The power driving apparatus 28 such as a motor is disposed on the supporter 22. It rotates the solar tracking apparatus 26 and the solar panel 24 on the supporter 22, so that the solar tracking apparatus 26 and the solar panel 24 can be aligned with the sun. The power driving apparatus 28 could be referred to a power driving apparatus adopted in the conventional solar power generation system.

The following is to explain how to align the solar tracking apparatus 26 and the solar panel 24 with the sun by digital image comparison. First, the sun light is focused on the image capturing unit 262 by optical unit 261. Next, the image capturing unit 262 captures a solar image, or several solar images each after a predetermined time interval. The predetermined time interval, for example, can be one or two seconds, so that the image capturing unit 262 can capture many solar images within a period of time. For example, if the predetermined time interval is set as 1 second, the image capturing unit 262 will capture 60 solar images in 1 minute.

FIG. 7 illustrates the image comparison conducted by the processing unit 263. A reference solar image 2642 may be recorded in the memory unit 264 in advance. The reference solar image 2642 could be a captured solar image taken in advance or generated purely by a computer. A captured image 2622 to be compared is captured by the image capturing unit 262 on the spot and generated by the processing unit 263. As shown in FIG. 7, the reference solar image 2642 includes a first calculated solar center 2644, and the captured solar image 2622 includes a second calculated solar center 2624. The processing unit 263 compares the first solar center 2644 with the second solar center 2624 and obtains a displacement in x direction (Δ_χ) and in y direction (Δy) between the first solar center 2644 and the second solar center 2624. The displacement corresponds to the angle to be adjusted of the solar panel 24 and the apparatus 26.

In addition, the displacement can be stored in the memory unit 264 to activate the power driving apparatus 28 in the future. Also, the power driving apparatus 28 can adjust the solar panel 24 immediately based on the displacement so that the second solar center 2624 of next captured image and the first solar center 2644 of the reference solar image will be more similar, and the solar panel 24 is aligned better with the sun.

Note that the solar centers described above can be calculated by the software, even when part of the sun is blocked by a cloud. Also note that in addition to the displacement of the solar center, other kinds of difference between the reference image and the captured image could be adopted, as long as the difference can characterize the position of the sun.

Referring to FIGS. 8 and 9, by comparing the reference image and the captured image, the misalignment of the solar panel 24 to the sun could be suppressed to a degree, particularly if the predetermined time interval is short (such as one second). Therefore, the power generation capacity of the solar power generation system 2 could be increased.

## Data supplied
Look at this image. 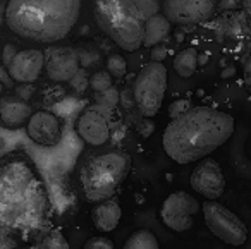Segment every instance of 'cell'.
<instances>
[{
  "mask_svg": "<svg viewBox=\"0 0 251 249\" xmlns=\"http://www.w3.org/2000/svg\"><path fill=\"white\" fill-rule=\"evenodd\" d=\"M50 204L45 182L26 156H0V232L36 235L47 228Z\"/></svg>",
  "mask_w": 251,
  "mask_h": 249,
  "instance_id": "obj_1",
  "label": "cell"
},
{
  "mask_svg": "<svg viewBox=\"0 0 251 249\" xmlns=\"http://www.w3.org/2000/svg\"><path fill=\"white\" fill-rule=\"evenodd\" d=\"M236 121L230 114L213 107H191L172 119L162 136L164 151L179 165L206 158L234 134Z\"/></svg>",
  "mask_w": 251,
  "mask_h": 249,
  "instance_id": "obj_2",
  "label": "cell"
},
{
  "mask_svg": "<svg viewBox=\"0 0 251 249\" xmlns=\"http://www.w3.org/2000/svg\"><path fill=\"white\" fill-rule=\"evenodd\" d=\"M81 14V0H9L4 23L12 33L38 43L66 38Z\"/></svg>",
  "mask_w": 251,
  "mask_h": 249,
  "instance_id": "obj_3",
  "label": "cell"
},
{
  "mask_svg": "<svg viewBox=\"0 0 251 249\" xmlns=\"http://www.w3.org/2000/svg\"><path fill=\"white\" fill-rule=\"evenodd\" d=\"M131 170V156L121 149H110L95 155L83 163L79 182L84 198L91 203L114 198Z\"/></svg>",
  "mask_w": 251,
  "mask_h": 249,
  "instance_id": "obj_4",
  "label": "cell"
},
{
  "mask_svg": "<svg viewBox=\"0 0 251 249\" xmlns=\"http://www.w3.org/2000/svg\"><path fill=\"white\" fill-rule=\"evenodd\" d=\"M98 28L126 52L143 47V21L138 18L133 0H93Z\"/></svg>",
  "mask_w": 251,
  "mask_h": 249,
  "instance_id": "obj_5",
  "label": "cell"
},
{
  "mask_svg": "<svg viewBox=\"0 0 251 249\" xmlns=\"http://www.w3.org/2000/svg\"><path fill=\"white\" fill-rule=\"evenodd\" d=\"M169 86V71L164 62H147L134 77L133 97L143 117L151 119L160 112Z\"/></svg>",
  "mask_w": 251,
  "mask_h": 249,
  "instance_id": "obj_6",
  "label": "cell"
},
{
  "mask_svg": "<svg viewBox=\"0 0 251 249\" xmlns=\"http://www.w3.org/2000/svg\"><path fill=\"white\" fill-rule=\"evenodd\" d=\"M203 218L215 237L229 246H243L248 239V228L244 222L234 211L220 204L219 201H208L201 204Z\"/></svg>",
  "mask_w": 251,
  "mask_h": 249,
  "instance_id": "obj_7",
  "label": "cell"
},
{
  "mask_svg": "<svg viewBox=\"0 0 251 249\" xmlns=\"http://www.w3.org/2000/svg\"><path fill=\"white\" fill-rule=\"evenodd\" d=\"M201 210L195 196L184 191H176L162 203L160 218L171 230L184 232L193 227V217Z\"/></svg>",
  "mask_w": 251,
  "mask_h": 249,
  "instance_id": "obj_8",
  "label": "cell"
},
{
  "mask_svg": "<svg viewBox=\"0 0 251 249\" xmlns=\"http://www.w3.org/2000/svg\"><path fill=\"white\" fill-rule=\"evenodd\" d=\"M215 0H164L162 14L179 26H195L215 14Z\"/></svg>",
  "mask_w": 251,
  "mask_h": 249,
  "instance_id": "obj_9",
  "label": "cell"
},
{
  "mask_svg": "<svg viewBox=\"0 0 251 249\" xmlns=\"http://www.w3.org/2000/svg\"><path fill=\"white\" fill-rule=\"evenodd\" d=\"M189 184L198 194L208 201H217L226 193V175L222 167L213 158H203L195 165L189 177Z\"/></svg>",
  "mask_w": 251,
  "mask_h": 249,
  "instance_id": "obj_10",
  "label": "cell"
},
{
  "mask_svg": "<svg viewBox=\"0 0 251 249\" xmlns=\"http://www.w3.org/2000/svg\"><path fill=\"white\" fill-rule=\"evenodd\" d=\"M43 57H45L43 69L53 83L71 81L79 71V55L71 47H52L43 52Z\"/></svg>",
  "mask_w": 251,
  "mask_h": 249,
  "instance_id": "obj_11",
  "label": "cell"
},
{
  "mask_svg": "<svg viewBox=\"0 0 251 249\" xmlns=\"http://www.w3.org/2000/svg\"><path fill=\"white\" fill-rule=\"evenodd\" d=\"M29 139L40 146H57L62 139V124L55 114L49 110L33 112L26 122Z\"/></svg>",
  "mask_w": 251,
  "mask_h": 249,
  "instance_id": "obj_12",
  "label": "cell"
},
{
  "mask_svg": "<svg viewBox=\"0 0 251 249\" xmlns=\"http://www.w3.org/2000/svg\"><path fill=\"white\" fill-rule=\"evenodd\" d=\"M45 66V57L42 50L29 49L21 50L12 55L7 64L9 76L19 84H31L40 77Z\"/></svg>",
  "mask_w": 251,
  "mask_h": 249,
  "instance_id": "obj_13",
  "label": "cell"
},
{
  "mask_svg": "<svg viewBox=\"0 0 251 249\" xmlns=\"http://www.w3.org/2000/svg\"><path fill=\"white\" fill-rule=\"evenodd\" d=\"M77 134L86 145L103 146L110 139V125L98 108H86L77 119Z\"/></svg>",
  "mask_w": 251,
  "mask_h": 249,
  "instance_id": "obj_14",
  "label": "cell"
},
{
  "mask_svg": "<svg viewBox=\"0 0 251 249\" xmlns=\"http://www.w3.org/2000/svg\"><path fill=\"white\" fill-rule=\"evenodd\" d=\"M31 107L18 97H0V125L19 129L31 117Z\"/></svg>",
  "mask_w": 251,
  "mask_h": 249,
  "instance_id": "obj_15",
  "label": "cell"
},
{
  "mask_svg": "<svg viewBox=\"0 0 251 249\" xmlns=\"http://www.w3.org/2000/svg\"><path fill=\"white\" fill-rule=\"evenodd\" d=\"M121 217H122L121 204H119V201L115 198L95 203V206L91 208V222L101 232L115 230L119 222H121Z\"/></svg>",
  "mask_w": 251,
  "mask_h": 249,
  "instance_id": "obj_16",
  "label": "cell"
},
{
  "mask_svg": "<svg viewBox=\"0 0 251 249\" xmlns=\"http://www.w3.org/2000/svg\"><path fill=\"white\" fill-rule=\"evenodd\" d=\"M172 23L162 12L143 21V47L151 49L155 45H162L165 38L171 35Z\"/></svg>",
  "mask_w": 251,
  "mask_h": 249,
  "instance_id": "obj_17",
  "label": "cell"
},
{
  "mask_svg": "<svg viewBox=\"0 0 251 249\" xmlns=\"http://www.w3.org/2000/svg\"><path fill=\"white\" fill-rule=\"evenodd\" d=\"M172 67L177 73V76L182 77V79L195 76L196 69H198V50L193 49V47L179 50L177 55L174 57Z\"/></svg>",
  "mask_w": 251,
  "mask_h": 249,
  "instance_id": "obj_18",
  "label": "cell"
},
{
  "mask_svg": "<svg viewBox=\"0 0 251 249\" xmlns=\"http://www.w3.org/2000/svg\"><path fill=\"white\" fill-rule=\"evenodd\" d=\"M35 237V244L38 249H69V242L64 237V234L59 228H43Z\"/></svg>",
  "mask_w": 251,
  "mask_h": 249,
  "instance_id": "obj_19",
  "label": "cell"
},
{
  "mask_svg": "<svg viewBox=\"0 0 251 249\" xmlns=\"http://www.w3.org/2000/svg\"><path fill=\"white\" fill-rule=\"evenodd\" d=\"M122 249H160L157 235L148 228H138L126 239Z\"/></svg>",
  "mask_w": 251,
  "mask_h": 249,
  "instance_id": "obj_20",
  "label": "cell"
},
{
  "mask_svg": "<svg viewBox=\"0 0 251 249\" xmlns=\"http://www.w3.org/2000/svg\"><path fill=\"white\" fill-rule=\"evenodd\" d=\"M133 5L136 9V14L141 21H147L148 18L162 12L160 0H133Z\"/></svg>",
  "mask_w": 251,
  "mask_h": 249,
  "instance_id": "obj_21",
  "label": "cell"
},
{
  "mask_svg": "<svg viewBox=\"0 0 251 249\" xmlns=\"http://www.w3.org/2000/svg\"><path fill=\"white\" fill-rule=\"evenodd\" d=\"M105 67H107V73L115 79L124 77L127 73V62L121 53H110L105 60Z\"/></svg>",
  "mask_w": 251,
  "mask_h": 249,
  "instance_id": "obj_22",
  "label": "cell"
},
{
  "mask_svg": "<svg viewBox=\"0 0 251 249\" xmlns=\"http://www.w3.org/2000/svg\"><path fill=\"white\" fill-rule=\"evenodd\" d=\"M90 86L93 88L97 93H101V91L112 88V76L107 71H98V73H95L93 76H91Z\"/></svg>",
  "mask_w": 251,
  "mask_h": 249,
  "instance_id": "obj_23",
  "label": "cell"
},
{
  "mask_svg": "<svg viewBox=\"0 0 251 249\" xmlns=\"http://www.w3.org/2000/svg\"><path fill=\"white\" fill-rule=\"evenodd\" d=\"M97 101H98L100 107H105V108L117 107L119 105V91L112 86V88H108V90L101 91V93H97Z\"/></svg>",
  "mask_w": 251,
  "mask_h": 249,
  "instance_id": "obj_24",
  "label": "cell"
},
{
  "mask_svg": "<svg viewBox=\"0 0 251 249\" xmlns=\"http://www.w3.org/2000/svg\"><path fill=\"white\" fill-rule=\"evenodd\" d=\"M83 249H114V242L105 235H95L84 242Z\"/></svg>",
  "mask_w": 251,
  "mask_h": 249,
  "instance_id": "obj_25",
  "label": "cell"
},
{
  "mask_svg": "<svg viewBox=\"0 0 251 249\" xmlns=\"http://www.w3.org/2000/svg\"><path fill=\"white\" fill-rule=\"evenodd\" d=\"M191 108V101L189 100H184V98H181V100H176L171 103V107H169V115H171V121L176 117H179V115H182L186 110H189Z\"/></svg>",
  "mask_w": 251,
  "mask_h": 249,
  "instance_id": "obj_26",
  "label": "cell"
},
{
  "mask_svg": "<svg viewBox=\"0 0 251 249\" xmlns=\"http://www.w3.org/2000/svg\"><path fill=\"white\" fill-rule=\"evenodd\" d=\"M150 57L153 62H162V60L167 57V50H165V47H162V45H155L150 49Z\"/></svg>",
  "mask_w": 251,
  "mask_h": 249,
  "instance_id": "obj_27",
  "label": "cell"
},
{
  "mask_svg": "<svg viewBox=\"0 0 251 249\" xmlns=\"http://www.w3.org/2000/svg\"><path fill=\"white\" fill-rule=\"evenodd\" d=\"M244 83H246L248 91L251 93V55L248 57L246 66H244Z\"/></svg>",
  "mask_w": 251,
  "mask_h": 249,
  "instance_id": "obj_28",
  "label": "cell"
},
{
  "mask_svg": "<svg viewBox=\"0 0 251 249\" xmlns=\"http://www.w3.org/2000/svg\"><path fill=\"white\" fill-rule=\"evenodd\" d=\"M9 0H0V23H4L5 18V9H7Z\"/></svg>",
  "mask_w": 251,
  "mask_h": 249,
  "instance_id": "obj_29",
  "label": "cell"
},
{
  "mask_svg": "<svg viewBox=\"0 0 251 249\" xmlns=\"http://www.w3.org/2000/svg\"><path fill=\"white\" fill-rule=\"evenodd\" d=\"M241 5H243V9L246 11V14L251 16V0H239Z\"/></svg>",
  "mask_w": 251,
  "mask_h": 249,
  "instance_id": "obj_30",
  "label": "cell"
},
{
  "mask_svg": "<svg viewBox=\"0 0 251 249\" xmlns=\"http://www.w3.org/2000/svg\"><path fill=\"white\" fill-rule=\"evenodd\" d=\"M4 90H5V88H4V84H2V83H0V95H2V93H4Z\"/></svg>",
  "mask_w": 251,
  "mask_h": 249,
  "instance_id": "obj_31",
  "label": "cell"
},
{
  "mask_svg": "<svg viewBox=\"0 0 251 249\" xmlns=\"http://www.w3.org/2000/svg\"><path fill=\"white\" fill-rule=\"evenodd\" d=\"M28 249H38V248H36V246H31V248H28Z\"/></svg>",
  "mask_w": 251,
  "mask_h": 249,
  "instance_id": "obj_32",
  "label": "cell"
}]
</instances>
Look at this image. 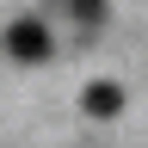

## What to work on
1. Reproduce the solar tracking passage from "Note that the" up to and including "of the sun.".
2. Answer these questions from the solar tracking passage:
(a) What is given as an example of the power driving apparatus 28?
(b) With a predetermined time interval of 1 second, how many solar images does the image capturing unit 262 capture in 1 minute?
(c) In which unit may the reference solar image 2642 be recorded in advance?
3. Write the next part of the solar tracking passage, starting after its final sentence.

## Task responses
1.
Note that the solar centers described above can be calculated by the software, even when part of the sun is blocked by a cloud. Also note that in addition to the displacement of the solar center, other kinds of difference between the reference image and the captured image could be adopted, as long as the difference can characterize the position of the sun.

2.
(a) A motor.
(b) 60 solar images.
(c) The memory unit 264.

3.
In addition, after the sun's movement is detected by the image comparison, the sun's movement data can be further recorded in the memory unit 264. The data may include historical movement data obtained yesterday, one year ago, four years ago, etc. The memory unit 264 can further provide these data for the processing unit 263 to activate the power driving apparatus 28 without performing image comparison on the spot. Then the power driving apparatus 28 can align the solar panel 24 with the sun based on these data. Also, while the sun is blocked by the cloud for a period of time, the power driving apparatus 28 could adjust the solar panel 24 based on these data. Therefore, while the cloud goes away and the sun appears next time, the sun can be tracked by the image comparison again and the solar panel 24 can be aligned with the sun accurately.

Another embodiment of the optical unit 261, it can be embodied as a wide-angle lens to focus the sun light onto the image capturing apparatus 262 wherever the sun is in a wide rage of positions in the sky. Therefore, the image capturing unit 262 could capture the solar image easily.

In addition, a common convex lens and a wild-angle lens can be used together in the solar power generation system 2. First, the wild-angle lens is adopted to focus the sun light wherever the sun is in the sky and a first captured solar image is generated by the image capturing unit 262. By comparing the first captured solar image with the reference solar image, the solar panel 24 can be roughly aligned in preliminary. Next, the common convex lens is adopted and a second captured solar image is generated. By comparing the second captured solar image with the reference solar image, the solar panel 24 can be further aligned exactly.

Although the invention illustrated herein is embodied in above examples, it is not intended to limit the invention. The structural changes and modifications belong to the protective scope without departing from the aim and the scope of the invention. The scope of claims as defined in the present invention can refer to the following claims.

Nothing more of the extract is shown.